De 1975 à 1998, on est passé de 40 000 salariés à moins de 7 000. Tandis que la production européenne déclinait de 85 %, celle de la Corée du Sud progressait de 700 %. Quant à la fabrication japonaise c’était près de la moitié du tonnage mondial.
Pour la commission européenne, la construction navale lourde était condamnée et la Méditerranée devait être réservée au tourisme. Avec le rapport Davignon de 1977, les aides publiques cessèrent et les capacités de production furent réduites. Les licenciements débutèrent dès 1978.
L’État fit le choix de ne conserver qu’un seul chantier : Saint-Nazaire, propriété d’Alsthom. En 1982, le gouvernement Mauroy créa la Normed, réunissant les chantiers de La Ciotat, de la Seyne et de Dunkerque, déjà en faillite. Plombée dès le départ, elle fut mise en liquidation en 1986.
Une bataille de dix années
Pour préserver 4 000 emplois, les ouvriers votèrent en 1988 l’occupation du site. Une bataille de plus de 10 ans s’engagea.
En août 1989, la société américaine Lexmar présenta un projet de construction de 35 pétroliers à double coque, sans aides publiques, et la création de 2 000 emplois. Le gouvernement Rocard refusa ayant déjà confié l’avenir du chantier à son « expert » Bernard Tapie. Et pour rendre le projet impossible, il fit cadeau de l’outillage, dont le portique, à la banque Worms.

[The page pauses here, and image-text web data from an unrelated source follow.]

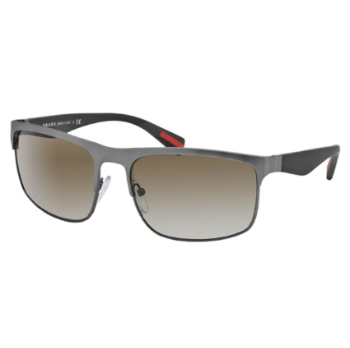 Prada Sport PS 56PS Sunglasses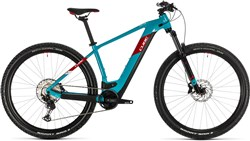 "Cube Reaction Hybrid EXC 625 29"" 2020 - Electric Mountain Bike"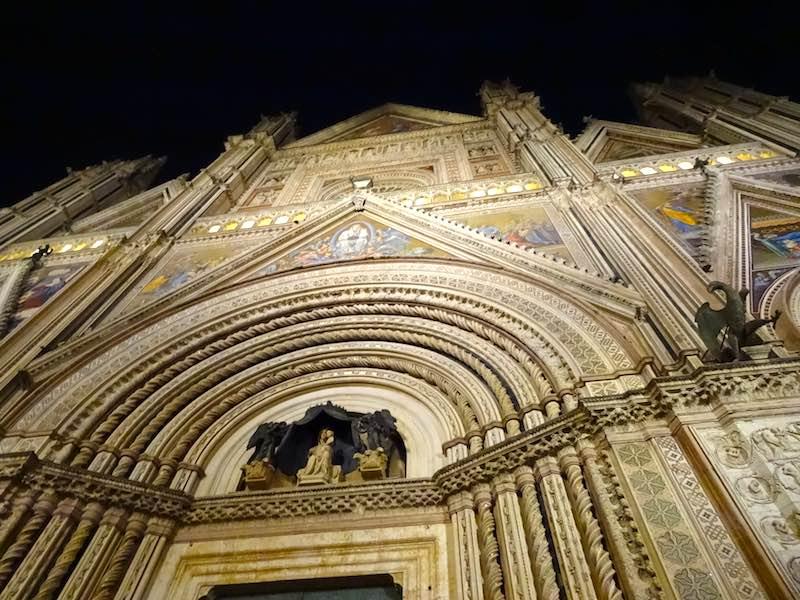 Orvieto - de mooiste plekken in Umbrië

En 1978, Jacques Chérèque, secrétaire général de la Fédération CFDT de la métallurgie, qualifia la bataille des salariés de la navale d’enjeu majeur. Dix ans plus tard, devenu ministre, il déclarera : « à La Ciotat, il n’y a plus de justification économique à construire des bateaux », tout comme il dira :« il faut retirer les hauts fourneaux de la tête des sidérurgistes lorrains ».
Pourtant, en 1990, les armateurs français passèrent commande d’une trentaine de navires pour un montant de 5,5 milliards de francs aux chantiers d’Asie. L’Union européenne menaça la France de sanctions si elle ne respectait pas les accords sur le gel définitif de l’activité navale.
105 lutteurs des chantiers multiplièrent les actions, les coups d’éclats, n’épargnant rien, ni personne. Leur détermination resta sans faille, la solidarité aussi.
En 1994, la Sedimep fut créée par l’État et les acteurs locaux pour réindustrialiser le site. Seule la pression de la lutte permettra la concrétisation du projet au début des années 2000.
Aujourd’hui, il existe plusieurs centaines d’emplois dans la maintenance de yachts de luxe. Ils sont le fruit de cette bataille acharnée. Voilà encore une belle page de notre histoire.